Also not sure yet, how addons will play into this, some gut feeling tells me that we might have to build different API level entries if we want critical parts to be customizable from outside (like a core, pre and post render API).

One more thought regarding the architecture (and the title of the issue): Instead of just running core in a webworker, it would be nice (and in most cases even more useful) if we consider to run core in a server-side node process (close to where the pty process is), which then talks to the UI (browser) via RPC / websockets. Technically, there shouldn't be much of a difference between communicating with a webworker vs. communicating with a server process, it's only a different transport layer.

screen shot 2018-06-25 at 14 56 04

@mofux Imho this a groundshaking thing, there are several pros and cons for it, what comes into my mind:

pros:

  • unicode versions can be synced more easily between pty and terminal core, affects wcwidth calculation, grapheme and bidi handling (not yet supported)
  • restoring old terminal sessions can be implemented much easier
  • browser memory consumption is no concern anymore
  • frontend part can be really slim, in extreme down to a pixel image as terminal representation (like a screenscraper)

cons:

  • xterm.js depends on a server part, nomore browser only deployment possible unless someone ports the nodejs core part back to browser engines again
  • negative impact on server performance (cpu and mem), this is not an issue for local apps like hyper or vscode, but will hurt remote server apps with 1k+ terminals really bad - note: frontend power is kinda free for a service provider
  • depending on the "stubiness" of the frontend the server-client comm will explode (we gonna have to request and transmit view data over and over for small changes)
  • latency for remote apps will go up
  • Why bothering with a self written core part at all? Reinventing the square wheel? Just take some well established c terminal lib, scrape the output and forward it to the browser with some key and mouse handling there as interaction layer. Done.

Dont take the last point to serious, this is more rant than an objective argument. I still tend to the client core thingy for a simple reason: creating a transport layer for bytestrings is much easier/faster than handling different API states across components with different machine locations, imho. But I might be wrong with that.

@jerch Thanks for your thoughts, really appreciated!
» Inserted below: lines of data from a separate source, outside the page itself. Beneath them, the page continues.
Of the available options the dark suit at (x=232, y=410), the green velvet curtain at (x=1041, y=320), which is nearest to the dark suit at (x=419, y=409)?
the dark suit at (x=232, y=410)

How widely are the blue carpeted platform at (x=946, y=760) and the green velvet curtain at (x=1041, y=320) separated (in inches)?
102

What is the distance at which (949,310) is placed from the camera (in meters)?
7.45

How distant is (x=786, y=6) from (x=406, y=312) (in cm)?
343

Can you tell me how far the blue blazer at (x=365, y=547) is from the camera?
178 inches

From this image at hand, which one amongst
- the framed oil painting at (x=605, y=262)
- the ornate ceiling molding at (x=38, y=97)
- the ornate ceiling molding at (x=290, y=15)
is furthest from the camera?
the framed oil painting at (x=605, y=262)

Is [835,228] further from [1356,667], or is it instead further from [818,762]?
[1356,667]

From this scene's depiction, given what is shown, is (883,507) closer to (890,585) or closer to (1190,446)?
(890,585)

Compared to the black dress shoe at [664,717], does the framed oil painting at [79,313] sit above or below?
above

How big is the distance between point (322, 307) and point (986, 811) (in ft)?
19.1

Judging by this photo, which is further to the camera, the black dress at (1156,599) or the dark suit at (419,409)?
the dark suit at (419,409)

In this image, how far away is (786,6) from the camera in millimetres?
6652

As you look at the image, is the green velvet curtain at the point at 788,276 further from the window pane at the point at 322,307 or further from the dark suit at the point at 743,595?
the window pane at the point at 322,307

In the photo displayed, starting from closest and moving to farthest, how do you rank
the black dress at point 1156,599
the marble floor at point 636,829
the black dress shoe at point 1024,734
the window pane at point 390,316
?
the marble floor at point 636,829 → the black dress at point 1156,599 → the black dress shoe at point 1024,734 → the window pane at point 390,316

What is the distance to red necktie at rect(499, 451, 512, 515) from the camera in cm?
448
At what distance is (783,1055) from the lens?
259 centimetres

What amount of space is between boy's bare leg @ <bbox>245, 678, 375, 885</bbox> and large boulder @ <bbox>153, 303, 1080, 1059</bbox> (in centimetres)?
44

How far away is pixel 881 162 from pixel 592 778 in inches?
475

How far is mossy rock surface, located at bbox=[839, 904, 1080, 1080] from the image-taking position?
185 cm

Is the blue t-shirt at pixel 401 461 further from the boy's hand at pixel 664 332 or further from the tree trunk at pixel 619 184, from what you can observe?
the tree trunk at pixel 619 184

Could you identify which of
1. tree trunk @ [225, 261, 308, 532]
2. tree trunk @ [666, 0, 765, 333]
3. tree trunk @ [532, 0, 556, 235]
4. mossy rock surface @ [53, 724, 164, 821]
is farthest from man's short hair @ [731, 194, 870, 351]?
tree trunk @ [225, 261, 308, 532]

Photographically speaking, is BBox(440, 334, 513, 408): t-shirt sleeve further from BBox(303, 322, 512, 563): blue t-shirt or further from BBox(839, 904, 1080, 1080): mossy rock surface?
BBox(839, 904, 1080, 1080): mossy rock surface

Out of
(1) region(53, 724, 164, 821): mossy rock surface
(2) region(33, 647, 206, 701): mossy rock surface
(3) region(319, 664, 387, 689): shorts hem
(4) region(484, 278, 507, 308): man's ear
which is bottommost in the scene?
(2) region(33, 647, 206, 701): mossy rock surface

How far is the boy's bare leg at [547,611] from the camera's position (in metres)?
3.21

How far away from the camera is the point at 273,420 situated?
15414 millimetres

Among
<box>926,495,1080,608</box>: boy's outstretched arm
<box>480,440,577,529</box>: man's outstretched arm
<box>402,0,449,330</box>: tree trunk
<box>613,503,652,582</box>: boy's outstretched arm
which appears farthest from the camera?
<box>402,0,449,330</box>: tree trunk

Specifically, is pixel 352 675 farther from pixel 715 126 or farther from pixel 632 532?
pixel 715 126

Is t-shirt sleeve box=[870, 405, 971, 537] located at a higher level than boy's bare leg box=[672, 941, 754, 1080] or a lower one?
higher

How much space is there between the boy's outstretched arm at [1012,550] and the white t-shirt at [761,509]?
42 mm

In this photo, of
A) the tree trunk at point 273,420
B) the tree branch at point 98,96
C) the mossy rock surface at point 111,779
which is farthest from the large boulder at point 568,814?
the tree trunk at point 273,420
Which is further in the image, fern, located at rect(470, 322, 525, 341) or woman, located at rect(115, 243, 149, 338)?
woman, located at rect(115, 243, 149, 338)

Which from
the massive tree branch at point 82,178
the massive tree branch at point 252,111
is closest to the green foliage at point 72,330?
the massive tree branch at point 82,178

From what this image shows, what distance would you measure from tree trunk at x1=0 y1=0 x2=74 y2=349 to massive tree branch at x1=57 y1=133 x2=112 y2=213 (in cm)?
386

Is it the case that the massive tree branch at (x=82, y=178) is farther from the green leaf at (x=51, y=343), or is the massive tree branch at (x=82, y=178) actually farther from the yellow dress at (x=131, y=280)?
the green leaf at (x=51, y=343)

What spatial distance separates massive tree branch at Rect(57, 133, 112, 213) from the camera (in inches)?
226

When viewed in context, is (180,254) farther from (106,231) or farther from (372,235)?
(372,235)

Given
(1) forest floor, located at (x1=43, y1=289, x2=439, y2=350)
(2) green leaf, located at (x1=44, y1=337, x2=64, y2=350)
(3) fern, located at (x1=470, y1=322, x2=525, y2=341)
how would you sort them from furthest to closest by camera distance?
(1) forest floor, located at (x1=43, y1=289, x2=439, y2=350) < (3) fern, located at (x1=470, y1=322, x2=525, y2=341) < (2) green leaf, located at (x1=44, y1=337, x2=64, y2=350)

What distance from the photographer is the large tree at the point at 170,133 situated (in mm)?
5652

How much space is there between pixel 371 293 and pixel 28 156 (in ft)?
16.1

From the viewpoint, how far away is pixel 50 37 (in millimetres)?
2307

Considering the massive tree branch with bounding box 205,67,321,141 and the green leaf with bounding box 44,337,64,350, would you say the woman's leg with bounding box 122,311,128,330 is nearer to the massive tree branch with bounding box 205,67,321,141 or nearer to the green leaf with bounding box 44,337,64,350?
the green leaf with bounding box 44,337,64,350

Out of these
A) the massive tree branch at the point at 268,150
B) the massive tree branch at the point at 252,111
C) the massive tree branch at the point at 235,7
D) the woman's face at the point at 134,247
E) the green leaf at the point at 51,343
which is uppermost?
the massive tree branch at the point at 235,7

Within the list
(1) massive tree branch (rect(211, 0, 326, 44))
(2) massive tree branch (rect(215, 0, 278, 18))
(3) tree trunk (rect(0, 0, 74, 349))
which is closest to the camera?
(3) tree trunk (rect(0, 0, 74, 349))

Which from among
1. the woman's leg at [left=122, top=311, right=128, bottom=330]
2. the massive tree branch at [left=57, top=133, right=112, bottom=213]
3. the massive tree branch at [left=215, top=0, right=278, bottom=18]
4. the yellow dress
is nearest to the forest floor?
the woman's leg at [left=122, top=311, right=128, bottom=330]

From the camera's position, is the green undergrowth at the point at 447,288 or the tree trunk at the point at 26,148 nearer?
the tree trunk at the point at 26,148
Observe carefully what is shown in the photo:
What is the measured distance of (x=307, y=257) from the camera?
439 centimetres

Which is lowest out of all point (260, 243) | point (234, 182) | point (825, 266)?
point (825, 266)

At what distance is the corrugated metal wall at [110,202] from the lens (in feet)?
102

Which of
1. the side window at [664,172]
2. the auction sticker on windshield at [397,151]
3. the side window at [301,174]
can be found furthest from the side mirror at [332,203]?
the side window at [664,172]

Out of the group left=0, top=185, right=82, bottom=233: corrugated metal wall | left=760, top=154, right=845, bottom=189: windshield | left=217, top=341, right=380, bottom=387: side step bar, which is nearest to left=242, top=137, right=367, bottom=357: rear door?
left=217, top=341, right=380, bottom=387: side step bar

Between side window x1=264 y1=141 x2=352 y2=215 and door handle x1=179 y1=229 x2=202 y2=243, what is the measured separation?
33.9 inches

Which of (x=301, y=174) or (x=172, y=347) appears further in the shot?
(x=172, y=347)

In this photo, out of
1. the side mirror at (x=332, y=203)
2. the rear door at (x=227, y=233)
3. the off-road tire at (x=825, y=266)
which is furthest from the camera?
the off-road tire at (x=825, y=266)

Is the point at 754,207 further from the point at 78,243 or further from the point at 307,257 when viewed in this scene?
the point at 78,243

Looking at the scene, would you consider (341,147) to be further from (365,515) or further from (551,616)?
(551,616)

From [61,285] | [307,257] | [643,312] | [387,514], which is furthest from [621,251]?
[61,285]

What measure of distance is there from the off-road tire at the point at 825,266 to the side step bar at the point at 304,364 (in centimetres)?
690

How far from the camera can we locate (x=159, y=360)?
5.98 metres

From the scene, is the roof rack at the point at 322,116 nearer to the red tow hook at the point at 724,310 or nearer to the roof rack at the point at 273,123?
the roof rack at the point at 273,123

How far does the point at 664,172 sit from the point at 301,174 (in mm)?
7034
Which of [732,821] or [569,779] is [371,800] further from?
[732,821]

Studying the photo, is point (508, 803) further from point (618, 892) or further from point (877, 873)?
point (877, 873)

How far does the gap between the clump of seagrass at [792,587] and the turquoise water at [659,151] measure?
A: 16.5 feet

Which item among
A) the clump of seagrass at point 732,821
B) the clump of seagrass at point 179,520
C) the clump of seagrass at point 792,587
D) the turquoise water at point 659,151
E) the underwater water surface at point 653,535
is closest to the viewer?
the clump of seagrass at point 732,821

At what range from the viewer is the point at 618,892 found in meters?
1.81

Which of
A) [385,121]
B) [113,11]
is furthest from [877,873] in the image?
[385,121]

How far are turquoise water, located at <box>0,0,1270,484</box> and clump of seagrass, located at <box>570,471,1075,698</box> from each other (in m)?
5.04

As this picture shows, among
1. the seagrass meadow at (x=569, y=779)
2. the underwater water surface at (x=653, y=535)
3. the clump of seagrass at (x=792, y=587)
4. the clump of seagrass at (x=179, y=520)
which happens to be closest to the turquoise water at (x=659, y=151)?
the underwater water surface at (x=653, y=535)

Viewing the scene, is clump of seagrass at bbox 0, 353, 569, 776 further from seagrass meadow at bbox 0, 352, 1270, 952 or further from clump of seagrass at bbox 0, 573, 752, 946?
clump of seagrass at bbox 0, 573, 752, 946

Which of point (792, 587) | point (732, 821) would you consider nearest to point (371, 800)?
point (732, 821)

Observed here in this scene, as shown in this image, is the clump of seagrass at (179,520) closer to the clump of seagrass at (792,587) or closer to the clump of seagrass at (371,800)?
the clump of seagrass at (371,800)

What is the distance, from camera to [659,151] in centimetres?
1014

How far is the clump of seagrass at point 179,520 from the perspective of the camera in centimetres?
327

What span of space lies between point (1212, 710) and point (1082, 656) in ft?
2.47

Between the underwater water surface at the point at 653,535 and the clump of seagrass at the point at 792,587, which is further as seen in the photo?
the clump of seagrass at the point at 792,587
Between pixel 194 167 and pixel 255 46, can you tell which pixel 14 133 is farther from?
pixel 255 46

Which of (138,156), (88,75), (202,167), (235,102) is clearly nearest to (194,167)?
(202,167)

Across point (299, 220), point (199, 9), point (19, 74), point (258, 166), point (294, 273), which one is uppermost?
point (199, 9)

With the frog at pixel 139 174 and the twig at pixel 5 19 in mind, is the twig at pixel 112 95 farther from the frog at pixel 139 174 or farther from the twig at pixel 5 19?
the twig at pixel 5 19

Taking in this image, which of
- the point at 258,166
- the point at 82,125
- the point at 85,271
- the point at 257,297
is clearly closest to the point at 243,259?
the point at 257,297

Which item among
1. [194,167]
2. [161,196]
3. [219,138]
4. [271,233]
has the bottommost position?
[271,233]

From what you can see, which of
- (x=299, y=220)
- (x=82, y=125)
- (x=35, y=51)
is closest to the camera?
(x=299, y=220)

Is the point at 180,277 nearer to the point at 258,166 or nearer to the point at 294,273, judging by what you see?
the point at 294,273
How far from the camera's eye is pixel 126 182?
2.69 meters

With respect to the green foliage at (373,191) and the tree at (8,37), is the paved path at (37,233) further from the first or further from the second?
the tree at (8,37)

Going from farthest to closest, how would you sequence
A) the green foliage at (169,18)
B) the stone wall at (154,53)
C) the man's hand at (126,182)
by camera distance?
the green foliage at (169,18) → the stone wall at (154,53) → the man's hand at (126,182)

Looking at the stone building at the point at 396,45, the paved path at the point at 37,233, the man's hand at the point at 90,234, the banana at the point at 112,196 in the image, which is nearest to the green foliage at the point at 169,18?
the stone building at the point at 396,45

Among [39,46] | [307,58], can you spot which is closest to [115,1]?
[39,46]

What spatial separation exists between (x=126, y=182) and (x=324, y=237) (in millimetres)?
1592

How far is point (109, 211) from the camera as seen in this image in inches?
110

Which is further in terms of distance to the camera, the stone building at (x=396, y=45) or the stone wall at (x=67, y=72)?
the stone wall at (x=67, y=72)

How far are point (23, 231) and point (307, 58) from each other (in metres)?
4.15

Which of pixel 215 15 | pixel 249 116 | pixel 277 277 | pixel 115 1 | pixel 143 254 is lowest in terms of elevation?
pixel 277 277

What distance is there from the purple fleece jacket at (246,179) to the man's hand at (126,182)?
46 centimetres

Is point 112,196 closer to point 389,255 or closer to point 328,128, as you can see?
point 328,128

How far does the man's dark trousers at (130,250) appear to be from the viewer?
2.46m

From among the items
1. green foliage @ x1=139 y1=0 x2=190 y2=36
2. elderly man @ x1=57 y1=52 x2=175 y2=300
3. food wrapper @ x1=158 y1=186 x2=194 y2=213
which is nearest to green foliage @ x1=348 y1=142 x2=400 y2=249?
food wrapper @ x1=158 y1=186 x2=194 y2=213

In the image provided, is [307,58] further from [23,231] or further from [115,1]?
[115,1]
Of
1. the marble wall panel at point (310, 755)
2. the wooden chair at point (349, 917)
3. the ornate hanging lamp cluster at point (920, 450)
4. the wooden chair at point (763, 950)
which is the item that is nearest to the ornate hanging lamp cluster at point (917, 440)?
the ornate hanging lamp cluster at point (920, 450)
Please consider the ideas mentioned above as a testbed for discussion in order to develop a vision for future enhancements.

The main goal I'm seeing is to separate the ui from the core, so we can offload the work performed by the parser to a separate thread, unblocking the UI thread.

The second goal is to shape an interface (contract) that allows core and ui to talk to each other via some kind of IPC (be it worker.postMessage or a WebSocket, or even a traditional direct communication if both are running in the same thread like it is now). Challenge here is to keep the memory footprint minimal (we don't want to maintain the buffer + scrollback twice) and the communication overhead and payload as low as possible. If we get this right, it also opens up the opportunity to support different renderers more easily (e.g. monaco-editor)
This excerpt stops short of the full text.